Tuesday, April 12, 2011

Picking Nits: From Competent to Good

Sometimes I feel like I am drowning in my own inability to work past my writing weaknesses. 

My husband plays a game called "Go." Your skill is ranked by a score, moving from 30K at the lowest, to a 9dan at the highest. It's very simple to learn, but the strategy behind the game rivals chess.  Anyway, when he first started playing, he was able to move up in ranks quickly. In a few weeks he went from a 30K to a 20K. A few weeks from that, he went from a 20K to a 15K. I don't know what his actual score is right at the moment, but I know that as time went on, it became harder and harder for him to get better. It's like your average in school. It was a lot easier to bring a D up to a B, than to bring a B up to an A. The higher you get to the top the harder the climb.

I think writing is very much like that. When you first learn how to start and finish a novel, you can see your skill improve in a very real way. You went from "never finished a book before" to "finished a book." That's a major accomplishment. Then you achieve "finished a book, and then edited it". Another big deal. 

All the while, you're learning about characterization, plotting, setting, dialogue, grammar, and description. You write and edit more books. You learn how to avoid info dumps, and how to make dialogue sound realistic, but not boring. You play around with pantsing versus plotting. There's a very real sense of Moving Forward.

Until you move to the Intermediate level. You know how to write a book. You know about three act structure. You know about building realistic characters. Maybe at this point you've queried a book that even got pages requested, but the agent passed.

You're writing at a competent level, but you're still not quite there. By no means does this mean you've mastered building realistic characters or writing an engaging plot, but these aren't your biggest crutch right now. "The characterization is very poor" is something that can be picked out from a rough draft easily. But feedback like "It was good, but I don't know, something was missing." is much harder to deal with. 

I read this post by Kristin Nelson, and it got me thinking. Go read the post for a minute. I'll wait.


Do you see what she said? Not, "The dialogue needs to sound more realistic," but "Dialog that didn’t quite work as hard as it should."

Here's another example she mentioned for passing on a manuscript:  "Not quite nailing voice in the opening."

Notice how she mentions "not quite" nailing the voice. In her other examples she mentions telling versus showing, and passive voice. A lot of these elements come down to nit-picky details that make ALL the difference in your writing. It's the difference between "competent" and "good".

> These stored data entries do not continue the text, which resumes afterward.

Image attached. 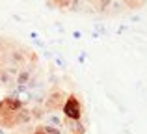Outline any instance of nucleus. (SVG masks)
Returning a JSON list of instances; mask_svg holds the SVG:
<instances>
[{
	"label": "nucleus",
	"instance_id": "nucleus-9",
	"mask_svg": "<svg viewBox=\"0 0 147 134\" xmlns=\"http://www.w3.org/2000/svg\"><path fill=\"white\" fill-rule=\"evenodd\" d=\"M56 63H58V65H60L61 69H65V62H63L61 58H56Z\"/></svg>",
	"mask_w": 147,
	"mask_h": 134
},
{
	"label": "nucleus",
	"instance_id": "nucleus-13",
	"mask_svg": "<svg viewBox=\"0 0 147 134\" xmlns=\"http://www.w3.org/2000/svg\"><path fill=\"white\" fill-rule=\"evenodd\" d=\"M52 2H56V4H61V0H52Z\"/></svg>",
	"mask_w": 147,
	"mask_h": 134
},
{
	"label": "nucleus",
	"instance_id": "nucleus-8",
	"mask_svg": "<svg viewBox=\"0 0 147 134\" xmlns=\"http://www.w3.org/2000/svg\"><path fill=\"white\" fill-rule=\"evenodd\" d=\"M32 134H47V132H45V131H43V127L39 125V127H37L36 131H32Z\"/></svg>",
	"mask_w": 147,
	"mask_h": 134
},
{
	"label": "nucleus",
	"instance_id": "nucleus-12",
	"mask_svg": "<svg viewBox=\"0 0 147 134\" xmlns=\"http://www.w3.org/2000/svg\"><path fill=\"white\" fill-rule=\"evenodd\" d=\"M2 110H4V101L0 99V112H2Z\"/></svg>",
	"mask_w": 147,
	"mask_h": 134
},
{
	"label": "nucleus",
	"instance_id": "nucleus-10",
	"mask_svg": "<svg viewBox=\"0 0 147 134\" xmlns=\"http://www.w3.org/2000/svg\"><path fill=\"white\" fill-rule=\"evenodd\" d=\"M4 60H6V56H4V48H2V47H0V63H2V62H4Z\"/></svg>",
	"mask_w": 147,
	"mask_h": 134
},
{
	"label": "nucleus",
	"instance_id": "nucleus-11",
	"mask_svg": "<svg viewBox=\"0 0 147 134\" xmlns=\"http://www.w3.org/2000/svg\"><path fill=\"white\" fill-rule=\"evenodd\" d=\"M73 37H75V39H80V32H73Z\"/></svg>",
	"mask_w": 147,
	"mask_h": 134
},
{
	"label": "nucleus",
	"instance_id": "nucleus-1",
	"mask_svg": "<svg viewBox=\"0 0 147 134\" xmlns=\"http://www.w3.org/2000/svg\"><path fill=\"white\" fill-rule=\"evenodd\" d=\"M65 97H67V95H65L63 90H60V88H52V90L45 95L43 108L47 110V112H58V110H61V106H63Z\"/></svg>",
	"mask_w": 147,
	"mask_h": 134
},
{
	"label": "nucleus",
	"instance_id": "nucleus-7",
	"mask_svg": "<svg viewBox=\"0 0 147 134\" xmlns=\"http://www.w3.org/2000/svg\"><path fill=\"white\" fill-rule=\"evenodd\" d=\"M41 127H43V131L47 132V134H63V131H61L60 127H52V125H41Z\"/></svg>",
	"mask_w": 147,
	"mask_h": 134
},
{
	"label": "nucleus",
	"instance_id": "nucleus-5",
	"mask_svg": "<svg viewBox=\"0 0 147 134\" xmlns=\"http://www.w3.org/2000/svg\"><path fill=\"white\" fill-rule=\"evenodd\" d=\"M45 125H52V127H63V114L60 112H47L43 116Z\"/></svg>",
	"mask_w": 147,
	"mask_h": 134
},
{
	"label": "nucleus",
	"instance_id": "nucleus-3",
	"mask_svg": "<svg viewBox=\"0 0 147 134\" xmlns=\"http://www.w3.org/2000/svg\"><path fill=\"white\" fill-rule=\"evenodd\" d=\"M32 119H34L32 110L26 108V106H22L21 110H17V112L13 114V125H28Z\"/></svg>",
	"mask_w": 147,
	"mask_h": 134
},
{
	"label": "nucleus",
	"instance_id": "nucleus-6",
	"mask_svg": "<svg viewBox=\"0 0 147 134\" xmlns=\"http://www.w3.org/2000/svg\"><path fill=\"white\" fill-rule=\"evenodd\" d=\"M32 80V69L30 67H24V69H19L17 75H15V84H28Z\"/></svg>",
	"mask_w": 147,
	"mask_h": 134
},
{
	"label": "nucleus",
	"instance_id": "nucleus-2",
	"mask_svg": "<svg viewBox=\"0 0 147 134\" xmlns=\"http://www.w3.org/2000/svg\"><path fill=\"white\" fill-rule=\"evenodd\" d=\"M61 114L63 117H69V119H82V104H80L78 97L76 95H67L65 97V102L61 106Z\"/></svg>",
	"mask_w": 147,
	"mask_h": 134
},
{
	"label": "nucleus",
	"instance_id": "nucleus-4",
	"mask_svg": "<svg viewBox=\"0 0 147 134\" xmlns=\"http://www.w3.org/2000/svg\"><path fill=\"white\" fill-rule=\"evenodd\" d=\"M2 101H4V110L6 112H17V110H21L24 106V101L19 97H13V95H7Z\"/></svg>",
	"mask_w": 147,
	"mask_h": 134
}]
</instances>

A lot of writers, myself included, are working at this level. Learning how to write is hard, and it's not any easier once you move past the basics. You need to be brutal with your work. Not just making sure you're telling a good story, but that your scenes are doing several things. That you're not just writing realistic dialogue, but dialogue that characterizes, moves the plot forward, and adds some tension.

Mark Twain said the difference between the right word and the almost right word is the difference between lightning and lightning bug. The same is true for the rest of your writing. 

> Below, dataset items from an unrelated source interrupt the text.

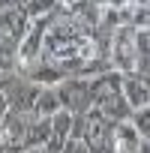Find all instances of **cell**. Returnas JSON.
Wrapping results in <instances>:
<instances>
[{
    "label": "cell",
    "mask_w": 150,
    "mask_h": 153,
    "mask_svg": "<svg viewBox=\"0 0 150 153\" xmlns=\"http://www.w3.org/2000/svg\"><path fill=\"white\" fill-rule=\"evenodd\" d=\"M24 132H27V120L21 111H6L3 120H0V141L3 144H21L24 141Z\"/></svg>",
    "instance_id": "cell-3"
},
{
    "label": "cell",
    "mask_w": 150,
    "mask_h": 153,
    "mask_svg": "<svg viewBox=\"0 0 150 153\" xmlns=\"http://www.w3.org/2000/svg\"><path fill=\"white\" fill-rule=\"evenodd\" d=\"M51 6H54V0H27V15L30 18H42Z\"/></svg>",
    "instance_id": "cell-11"
},
{
    "label": "cell",
    "mask_w": 150,
    "mask_h": 153,
    "mask_svg": "<svg viewBox=\"0 0 150 153\" xmlns=\"http://www.w3.org/2000/svg\"><path fill=\"white\" fill-rule=\"evenodd\" d=\"M36 96H39V87H36V84H24V87H18V90H15V96H12V105H15V111H24V108H30V105L36 102Z\"/></svg>",
    "instance_id": "cell-9"
},
{
    "label": "cell",
    "mask_w": 150,
    "mask_h": 153,
    "mask_svg": "<svg viewBox=\"0 0 150 153\" xmlns=\"http://www.w3.org/2000/svg\"><path fill=\"white\" fill-rule=\"evenodd\" d=\"M99 111H102V117H111V120H123V117L129 114V105H126V99H123L120 93H114L111 99H105V102L99 105Z\"/></svg>",
    "instance_id": "cell-8"
},
{
    "label": "cell",
    "mask_w": 150,
    "mask_h": 153,
    "mask_svg": "<svg viewBox=\"0 0 150 153\" xmlns=\"http://www.w3.org/2000/svg\"><path fill=\"white\" fill-rule=\"evenodd\" d=\"M39 42H42V33H39V27H36V30L30 33V39L21 45V57H24V60H27V57H33V51L39 48Z\"/></svg>",
    "instance_id": "cell-12"
},
{
    "label": "cell",
    "mask_w": 150,
    "mask_h": 153,
    "mask_svg": "<svg viewBox=\"0 0 150 153\" xmlns=\"http://www.w3.org/2000/svg\"><path fill=\"white\" fill-rule=\"evenodd\" d=\"M135 24H138L141 30H147V6H141V9L135 12Z\"/></svg>",
    "instance_id": "cell-17"
},
{
    "label": "cell",
    "mask_w": 150,
    "mask_h": 153,
    "mask_svg": "<svg viewBox=\"0 0 150 153\" xmlns=\"http://www.w3.org/2000/svg\"><path fill=\"white\" fill-rule=\"evenodd\" d=\"M108 3H111V6H129L132 0H108Z\"/></svg>",
    "instance_id": "cell-20"
},
{
    "label": "cell",
    "mask_w": 150,
    "mask_h": 153,
    "mask_svg": "<svg viewBox=\"0 0 150 153\" xmlns=\"http://www.w3.org/2000/svg\"><path fill=\"white\" fill-rule=\"evenodd\" d=\"M6 102H9V99H6L3 93H0V120H3V114H6Z\"/></svg>",
    "instance_id": "cell-19"
},
{
    "label": "cell",
    "mask_w": 150,
    "mask_h": 153,
    "mask_svg": "<svg viewBox=\"0 0 150 153\" xmlns=\"http://www.w3.org/2000/svg\"><path fill=\"white\" fill-rule=\"evenodd\" d=\"M69 126H72V111H54L51 114V135L66 138L69 135Z\"/></svg>",
    "instance_id": "cell-10"
},
{
    "label": "cell",
    "mask_w": 150,
    "mask_h": 153,
    "mask_svg": "<svg viewBox=\"0 0 150 153\" xmlns=\"http://www.w3.org/2000/svg\"><path fill=\"white\" fill-rule=\"evenodd\" d=\"M63 153H90L84 144H78V141H69L66 147H63Z\"/></svg>",
    "instance_id": "cell-16"
},
{
    "label": "cell",
    "mask_w": 150,
    "mask_h": 153,
    "mask_svg": "<svg viewBox=\"0 0 150 153\" xmlns=\"http://www.w3.org/2000/svg\"><path fill=\"white\" fill-rule=\"evenodd\" d=\"M0 144H3V141H0Z\"/></svg>",
    "instance_id": "cell-22"
},
{
    "label": "cell",
    "mask_w": 150,
    "mask_h": 153,
    "mask_svg": "<svg viewBox=\"0 0 150 153\" xmlns=\"http://www.w3.org/2000/svg\"><path fill=\"white\" fill-rule=\"evenodd\" d=\"M51 138V117H39L27 132H24V144L27 147H42Z\"/></svg>",
    "instance_id": "cell-6"
},
{
    "label": "cell",
    "mask_w": 150,
    "mask_h": 153,
    "mask_svg": "<svg viewBox=\"0 0 150 153\" xmlns=\"http://www.w3.org/2000/svg\"><path fill=\"white\" fill-rule=\"evenodd\" d=\"M33 111H36V117H51L54 111H60L57 93H54V90H39V96H36V102H33Z\"/></svg>",
    "instance_id": "cell-7"
},
{
    "label": "cell",
    "mask_w": 150,
    "mask_h": 153,
    "mask_svg": "<svg viewBox=\"0 0 150 153\" xmlns=\"http://www.w3.org/2000/svg\"><path fill=\"white\" fill-rule=\"evenodd\" d=\"M57 99H60V105H66L69 111L81 114V111L90 105V84L72 78V81H66V84L57 90Z\"/></svg>",
    "instance_id": "cell-2"
},
{
    "label": "cell",
    "mask_w": 150,
    "mask_h": 153,
    "mask_svg": "<svg viewBox=\"0 0 150 153\" xmlns=\"http://www.w3.org/2000/svg\"><path fill=\"white\" fill-rule=\"evenodd\" d=\"M120 75H102V78H96L93 84H90V102H96V105H102L105 99H111L114 93H120Z\"/></svg>",
    "instance_id": "cell-4"
},
{
    "label": "cell",
    "mask_w": 150,
    "mask_h": 153,
    "mask_svg": "<svg viewBox=\"0 0 150 153\" xmlns=\"http://www.w3.org/2000/svg\"><path fill=\"white\" fill-rule=\"evenodd\" d=\"M147 123H150L147 108H138V117H135V129H138V135H147Z\"/></svg>",
    "instance_id": "cell-15"
},
{
    "label": "cell",
    "mask_w": 150,
    "mask_h": 153,
    "mask_svg": "<svg viewBox=\"0 0 150 153\" xmlns=\"http://www.w3.org/2000/svg\"><path fill=\"white\" fill-rule=\"evenodd\" d=\"M114 60L120 69L132 72L138 66V51H135V30L132 27H120L114 33Z\"/></svg>",
    "instance_id": "cell-1"
},
{
    "label": "cell",
    "mask_w": 150,
    "mask_h": 153,
    "mask_svg": "<svg viewBox=\"0 0 150 153\" xmlns=\"http://www.w3.org/2000/svg\"><path fill=\"white\" fill-rule=\"evenodd\" d=\"M0 153H21L18 144H0Z\"/></svg>",
    "instance_id": "cell-18"
},
{
    "label": "cell",
    "mask_w": 150,
    "mask_h": 153,
    "mask_svg": "<svg viewBox=\"0 0 150 153\" xmlns=\"http://www.w3.org/2000/svg\"><path fill=\"white\" fill-rule=\"evenodd\" d=\"M33 78H36V81H42V84H51V81H57V78H60V72H57V69H39Z\"/></svg>",
    "instance_id": "cell-14"
},
{
    "label": "cell",
    "mask_w": 150,
    "mask_h": 153,
    "mask_svg": "<svg viewBox=\"0 0 150 153\" xmlns=\"http://www.w3.org/2000/svg\"><path fill=\"white\" fill-rule=\"evenodd\" d=\"M123 84V99H126V105H132V108H147V84L144 81H138V78H129V81H120Z\"/></svg>",
    "instance_id": "cell-5"
},
{
    "label": "cell",
    "mask_w": 150,
    "mask_h": 153,
    "mask_svg": "<svg viewBox=\"0 0 150 153\" xmlns=\"http://www.w3.org/2000/svg\"><path fill=\"white\" fill-rule=\"evenodd\" d=\"M96 3H102V0H96Z\"/></svg>",
    "instance_id": "cell-21"
},
{
    "label": "cell",
    "mask_w": 150,
    "mask_h": 153,
    "mask_svg": "<svg viewBox=\"0 0 150 153\" xmlns=\"http://www.w3.org/2000/svg\"><path fill=\"white\" fill-rule=\"evenodd\" d=\"M87 135V117H72V126H69V138L78 141Z\"/></svg>",
    "instance_id": "cell-13"
}]
</instances>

It's somewhat frustrating to try and spot you weak points, but it's also liberating. Sometimes I know there's something wrong with a certain passage, but I can't put my finger on what. I know there's places I need to improve, but it can be hard to figure out exactly where.

I saved this list from Kristen Nelson's blog and put it next to my editing papers. Because we can get better. We can improve. We might have to sacrifice some beta readers on the alter of necessity to do it, but we can figure out what weakness are holding our writing back from being great.

What resources have you used to improve your writing? What has helped you the most to become a better writer?


  1. Very astute observation. It really does slow down after you get past those first few giant hurdles.

  2. Thanks Joe. It took me a while to figure this out, and was only after a day where I wanted to tear my own hair out.

  3. The really interesting thing here--and I only noticed it after your blog fest--is that it boils down to editing. All of those excerpts from our past had a lot of potential, most of them were just stuck in unedited land. Editing is hard to learn (and hard to do).

  4. Rena: Oh my goodness, you are so right! I never thought about it like that before, but it's SO true!